The Securities and Exchange Commission has obtained a final judgment against a hedge fund manager the agency charged with falsely inflating assets in portfolios he managed. The SEC also barred him from the securities industry.
According to the SEC's complaint, filed June 15, 2016, Stefan Lumiere and fellow hedge fund manager Christopher Plaford engaged in a fraudulent scheme to falsely inflate the value of securities held by a hedge fund advised by their firm. For an 18-month period, Lumiere and Plaford used sham broker quotes to mismark as many as 28 securities per month, surreptitiously passing their desired prices along to brokers via his personal cell phone or a flash drive delivered by a courier. The fund consequently reported artificially inflated returns and monthly net asset values, and paid out millions of dollars in inflated management and performance fees to its investment adviser.
Lumiere and Plaford were also charged criminally for their alleged conduct.

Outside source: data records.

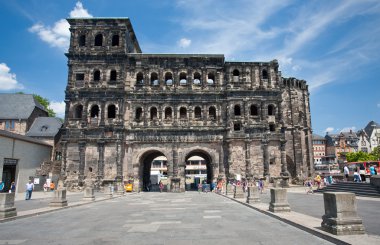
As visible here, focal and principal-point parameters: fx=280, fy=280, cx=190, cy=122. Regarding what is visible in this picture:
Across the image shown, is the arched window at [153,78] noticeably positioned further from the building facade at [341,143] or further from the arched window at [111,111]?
the building facade at [341,143]

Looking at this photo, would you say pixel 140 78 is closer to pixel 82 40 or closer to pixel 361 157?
pixel 82 40

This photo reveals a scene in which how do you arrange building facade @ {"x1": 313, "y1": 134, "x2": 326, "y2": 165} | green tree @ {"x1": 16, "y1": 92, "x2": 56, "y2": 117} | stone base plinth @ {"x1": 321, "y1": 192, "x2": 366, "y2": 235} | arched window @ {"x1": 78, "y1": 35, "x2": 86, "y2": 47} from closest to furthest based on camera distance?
stone base plinth @ {"x1": 321, "y1": 192, "x2": 366, "y2": 235} → arched window @ {"x1": 78, "y1": 35, "x2": 86, "y2": 47} → green tree @ {"x1": 16, "y1": 92, "x2": 56, "y2": 117} → building facade @ {"x1": 313, "y1": 134, "x2": 326, "y2": 165}

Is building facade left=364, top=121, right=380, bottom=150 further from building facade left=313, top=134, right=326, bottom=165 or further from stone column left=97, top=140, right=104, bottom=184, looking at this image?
stone column left=97, top=140, right=104, bottom=184

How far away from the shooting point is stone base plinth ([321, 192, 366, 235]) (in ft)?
24.3

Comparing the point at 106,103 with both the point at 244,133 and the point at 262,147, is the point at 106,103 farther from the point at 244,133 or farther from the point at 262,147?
the point at 262,147

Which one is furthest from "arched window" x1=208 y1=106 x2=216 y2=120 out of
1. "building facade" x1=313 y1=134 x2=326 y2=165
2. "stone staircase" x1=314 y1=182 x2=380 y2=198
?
"building facade" x1=313 y1=134 x2=326 y2=165

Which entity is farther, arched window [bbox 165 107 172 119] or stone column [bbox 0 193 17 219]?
arched window [bbox 165 107 172 119]

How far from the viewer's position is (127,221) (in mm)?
10961

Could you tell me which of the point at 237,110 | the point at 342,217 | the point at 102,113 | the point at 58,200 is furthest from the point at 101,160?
the point at 342,217

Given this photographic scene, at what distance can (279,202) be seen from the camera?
12.5 metres

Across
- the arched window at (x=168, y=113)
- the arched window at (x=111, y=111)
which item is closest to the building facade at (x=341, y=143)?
the arched window at (x=168, y=113)

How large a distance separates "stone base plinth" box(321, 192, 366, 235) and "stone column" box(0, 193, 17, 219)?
39.3ft

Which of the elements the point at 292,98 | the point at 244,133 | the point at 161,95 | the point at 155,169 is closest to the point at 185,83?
the point at 161,95

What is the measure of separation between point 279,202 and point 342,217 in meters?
4.96
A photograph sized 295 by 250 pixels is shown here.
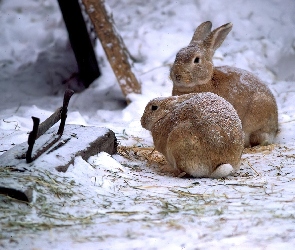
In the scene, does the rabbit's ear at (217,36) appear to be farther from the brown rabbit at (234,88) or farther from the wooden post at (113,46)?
the wooden post at (113,46)

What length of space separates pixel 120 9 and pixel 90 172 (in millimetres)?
5569

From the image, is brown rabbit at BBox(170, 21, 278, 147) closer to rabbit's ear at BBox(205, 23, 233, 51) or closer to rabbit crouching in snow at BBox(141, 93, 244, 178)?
rabbit's ear at BBox(205, 23, 233, 51)

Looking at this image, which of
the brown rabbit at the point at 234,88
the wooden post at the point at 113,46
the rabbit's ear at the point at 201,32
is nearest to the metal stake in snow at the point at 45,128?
the brown rabbit at the point at 234,88

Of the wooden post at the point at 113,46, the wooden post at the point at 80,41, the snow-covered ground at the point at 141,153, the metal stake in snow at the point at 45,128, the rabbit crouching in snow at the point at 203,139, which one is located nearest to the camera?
the snow-covered ground at the point at 141,153

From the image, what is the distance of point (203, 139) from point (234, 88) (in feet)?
4.67

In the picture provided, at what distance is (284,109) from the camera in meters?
6.89

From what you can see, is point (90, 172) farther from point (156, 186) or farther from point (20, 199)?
point (20, 199)

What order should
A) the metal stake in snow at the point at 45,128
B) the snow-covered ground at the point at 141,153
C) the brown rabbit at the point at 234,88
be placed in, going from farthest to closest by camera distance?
the brown rabbit at the point at 234,88 → the metal stake in snow at the point at 45,128 → the snow-covered ground at the point at 141,153

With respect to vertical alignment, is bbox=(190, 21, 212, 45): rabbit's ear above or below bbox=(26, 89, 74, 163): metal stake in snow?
above

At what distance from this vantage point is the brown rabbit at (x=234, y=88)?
5.44m

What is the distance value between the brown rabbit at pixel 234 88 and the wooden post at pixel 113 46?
1893 mm

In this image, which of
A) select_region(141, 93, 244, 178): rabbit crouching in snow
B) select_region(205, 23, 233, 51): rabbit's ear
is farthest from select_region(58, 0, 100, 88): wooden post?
select_region(141, 93, 244, 178): rabbit crouching in snow

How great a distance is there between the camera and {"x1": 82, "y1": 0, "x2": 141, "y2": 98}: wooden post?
7.29 metres

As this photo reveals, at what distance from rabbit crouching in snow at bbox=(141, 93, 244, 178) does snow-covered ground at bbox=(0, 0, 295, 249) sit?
120 mm
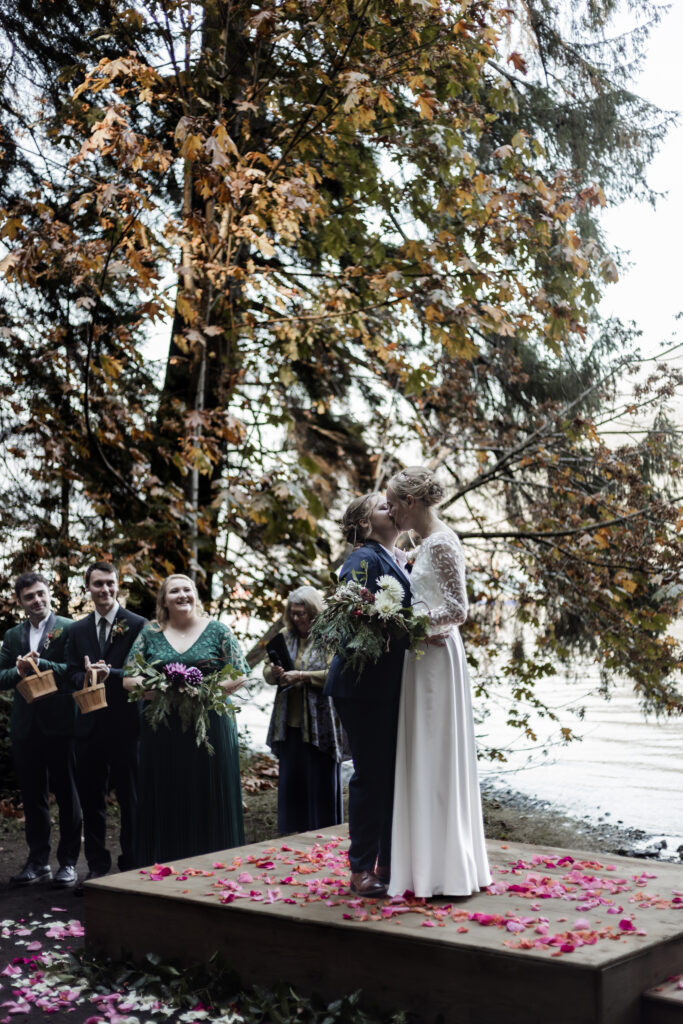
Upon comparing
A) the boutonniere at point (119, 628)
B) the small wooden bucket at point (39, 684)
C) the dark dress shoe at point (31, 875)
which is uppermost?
the boutonniere at point (119, 628)

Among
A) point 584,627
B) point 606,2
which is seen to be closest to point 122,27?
point 606,2

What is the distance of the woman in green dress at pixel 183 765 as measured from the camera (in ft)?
19.2

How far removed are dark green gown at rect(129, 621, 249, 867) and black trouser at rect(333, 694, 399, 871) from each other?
1482 mm

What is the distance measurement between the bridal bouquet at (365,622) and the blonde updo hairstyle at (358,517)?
0.75 ft

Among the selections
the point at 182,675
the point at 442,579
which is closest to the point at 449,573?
the point at 442,579

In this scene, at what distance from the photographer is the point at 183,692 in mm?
5750

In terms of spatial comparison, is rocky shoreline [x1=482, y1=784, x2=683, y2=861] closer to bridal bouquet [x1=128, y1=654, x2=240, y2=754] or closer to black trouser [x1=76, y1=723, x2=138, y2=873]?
black trouser [x1=76, y1=723, x2=138, y2=873]

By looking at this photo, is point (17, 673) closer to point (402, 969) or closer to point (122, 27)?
point (402, 969)

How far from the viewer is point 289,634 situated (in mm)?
6633

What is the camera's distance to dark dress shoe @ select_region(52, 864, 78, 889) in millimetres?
6477

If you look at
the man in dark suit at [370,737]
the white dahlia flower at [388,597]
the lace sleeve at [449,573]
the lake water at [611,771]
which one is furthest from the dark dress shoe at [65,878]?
the lace sleeve at [449,573]

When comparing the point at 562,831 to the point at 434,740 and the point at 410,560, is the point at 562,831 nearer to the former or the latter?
the point at 410,560

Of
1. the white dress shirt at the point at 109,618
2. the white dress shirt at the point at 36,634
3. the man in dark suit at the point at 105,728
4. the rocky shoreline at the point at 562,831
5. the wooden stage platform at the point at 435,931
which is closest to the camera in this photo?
the wooden stage platform at the point at 435,931

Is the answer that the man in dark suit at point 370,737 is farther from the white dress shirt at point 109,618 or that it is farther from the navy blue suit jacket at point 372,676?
the white dress shirt at point 109,618
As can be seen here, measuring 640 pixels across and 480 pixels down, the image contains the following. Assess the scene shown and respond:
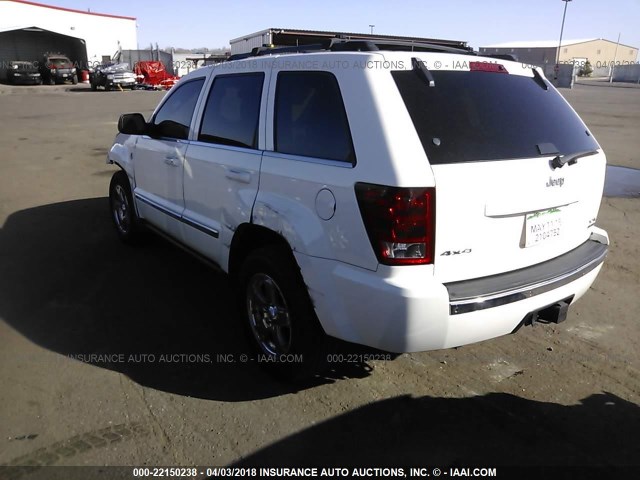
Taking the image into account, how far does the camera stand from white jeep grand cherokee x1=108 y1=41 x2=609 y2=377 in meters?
2.42

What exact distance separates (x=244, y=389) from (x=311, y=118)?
5.48 feet

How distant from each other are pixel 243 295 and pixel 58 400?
1.24 meters

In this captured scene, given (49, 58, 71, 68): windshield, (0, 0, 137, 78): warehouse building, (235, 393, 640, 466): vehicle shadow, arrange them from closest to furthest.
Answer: (235, 393, 640, 466): vehicle shadow
(49, 58, 71, 68): windshield
(0, 0, 137, 78): warehouse building

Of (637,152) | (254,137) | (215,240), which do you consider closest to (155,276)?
(215,240)

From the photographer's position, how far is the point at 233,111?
11.6 ft

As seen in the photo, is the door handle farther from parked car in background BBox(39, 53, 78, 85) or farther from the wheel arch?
parked car in background BBox(39, 53, 78, 85)

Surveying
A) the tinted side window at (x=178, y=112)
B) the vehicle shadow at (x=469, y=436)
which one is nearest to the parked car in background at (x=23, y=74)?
the tinted side window at (x=178, y=112)

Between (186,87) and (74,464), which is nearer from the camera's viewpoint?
(74,464)

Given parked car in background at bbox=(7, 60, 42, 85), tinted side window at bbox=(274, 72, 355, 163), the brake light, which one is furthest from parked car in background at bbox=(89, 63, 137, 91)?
the brake light

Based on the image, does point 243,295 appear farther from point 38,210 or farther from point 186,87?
point 38,210

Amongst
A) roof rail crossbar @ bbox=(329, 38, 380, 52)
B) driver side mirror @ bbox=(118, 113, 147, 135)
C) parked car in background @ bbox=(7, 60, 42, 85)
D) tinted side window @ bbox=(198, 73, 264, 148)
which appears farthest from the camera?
parked car in background @ bbox=(7, 60, 42, 85)

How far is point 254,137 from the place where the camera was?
10.7 feet

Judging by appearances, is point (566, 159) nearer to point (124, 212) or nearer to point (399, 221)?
point (399, 221)

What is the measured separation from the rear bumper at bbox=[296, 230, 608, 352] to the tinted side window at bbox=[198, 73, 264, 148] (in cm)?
107
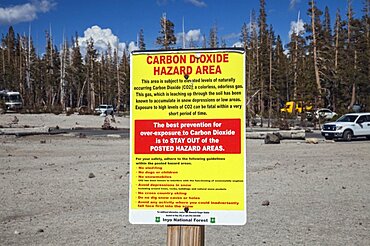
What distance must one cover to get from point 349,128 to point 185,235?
2708cm

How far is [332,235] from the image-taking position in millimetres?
6660

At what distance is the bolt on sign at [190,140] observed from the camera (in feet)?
9.95

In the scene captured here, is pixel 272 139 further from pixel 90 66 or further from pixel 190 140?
pixel 90 66

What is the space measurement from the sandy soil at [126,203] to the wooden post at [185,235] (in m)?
3.27

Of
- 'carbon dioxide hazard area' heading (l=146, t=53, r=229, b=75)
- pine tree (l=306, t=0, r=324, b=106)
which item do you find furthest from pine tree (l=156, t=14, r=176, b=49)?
'carbon dioxide hazard area' heading (l=146, t=53, r=229, b=75)

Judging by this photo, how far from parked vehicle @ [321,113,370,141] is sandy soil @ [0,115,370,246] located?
36.0ft

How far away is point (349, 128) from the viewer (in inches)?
1119

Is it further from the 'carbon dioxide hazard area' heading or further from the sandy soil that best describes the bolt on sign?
the sandy soil

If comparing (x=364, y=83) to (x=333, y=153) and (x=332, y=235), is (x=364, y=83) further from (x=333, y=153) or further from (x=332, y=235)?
(x=332, y=235)

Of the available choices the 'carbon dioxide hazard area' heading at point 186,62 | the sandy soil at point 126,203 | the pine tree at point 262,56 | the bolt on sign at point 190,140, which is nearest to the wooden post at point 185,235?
the bolt on sign at point 190,140

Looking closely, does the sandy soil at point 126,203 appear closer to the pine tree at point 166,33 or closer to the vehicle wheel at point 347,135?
the vehicle wheel at point 347,135

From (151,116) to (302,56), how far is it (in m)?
72.9

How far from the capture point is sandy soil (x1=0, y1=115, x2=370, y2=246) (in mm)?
6605

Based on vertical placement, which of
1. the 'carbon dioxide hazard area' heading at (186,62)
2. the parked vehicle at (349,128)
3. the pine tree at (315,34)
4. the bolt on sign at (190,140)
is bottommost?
the parked vehicle at (349,128)
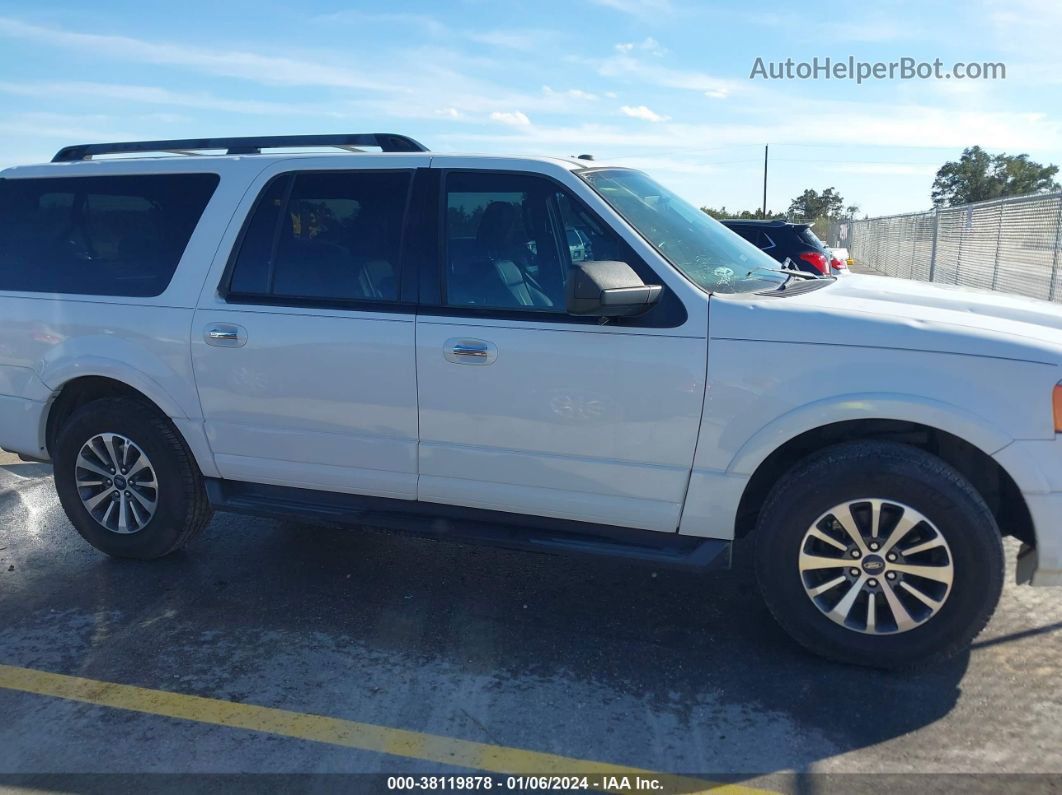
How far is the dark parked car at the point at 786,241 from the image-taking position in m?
11.8

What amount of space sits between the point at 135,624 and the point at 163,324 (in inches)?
56.7

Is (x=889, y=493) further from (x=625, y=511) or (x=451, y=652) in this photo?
(x=451, y=652)

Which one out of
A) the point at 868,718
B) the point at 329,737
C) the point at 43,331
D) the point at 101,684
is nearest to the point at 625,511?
the point at 868,718

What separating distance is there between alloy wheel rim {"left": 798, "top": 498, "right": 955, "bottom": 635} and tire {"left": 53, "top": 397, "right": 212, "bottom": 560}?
310cm

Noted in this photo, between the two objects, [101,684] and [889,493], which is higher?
[889,493]

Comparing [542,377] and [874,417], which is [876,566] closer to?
[874,417]

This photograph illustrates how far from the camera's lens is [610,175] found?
4.18 meters

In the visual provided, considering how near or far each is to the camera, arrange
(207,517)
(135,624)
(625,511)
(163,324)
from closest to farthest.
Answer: (625,511) → (135,624) → (163,324) → (207,517)

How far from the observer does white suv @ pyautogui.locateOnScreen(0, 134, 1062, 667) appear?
11.1 feet

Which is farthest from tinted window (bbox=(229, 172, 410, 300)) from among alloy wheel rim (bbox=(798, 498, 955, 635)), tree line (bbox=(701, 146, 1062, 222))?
tree line (bbox=(701, 146, 1062, 222))

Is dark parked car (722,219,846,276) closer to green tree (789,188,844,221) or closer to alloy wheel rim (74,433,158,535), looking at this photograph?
alloy wheel rim (74,433,158,535)

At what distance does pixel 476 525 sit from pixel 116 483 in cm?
207

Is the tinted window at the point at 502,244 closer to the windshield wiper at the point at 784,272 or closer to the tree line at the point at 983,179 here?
the windshield wiper at the point at 784,272

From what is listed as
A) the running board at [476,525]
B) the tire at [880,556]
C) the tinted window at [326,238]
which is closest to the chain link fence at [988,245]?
the tire at [880,556]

Lumiere was convicted after a trial and was sentenced to eighteen months imprisonment followed by three years' supervised release and a $1 million fine. Plaford pled guilty but has not yet been sentenced. The SEC's action against Plaford has been stayed pending the completion of the criminal case.
The final judgment against Lumiere, entered on February 20, 2018 by the U.S. District Court for the Southern District of New York, enjoins Lumiere from violating Section 10(b) of the Securities Exchange Act of 1934 and Rule 10b-5 thereunder, and Sections 206(1), 206(2), and 206(4) of the Investment Advisers Act of 1940 and Rule 206(4)-8 thereunder. Based on the entry of the judgment and Lumiere's criminal conviction, the SEC barred Lumiere from the securities industry.
The SEC appreciates the assistance of the U.S. Attorney's Office for the Southern District of New York and the Federal Bureau of Investigation.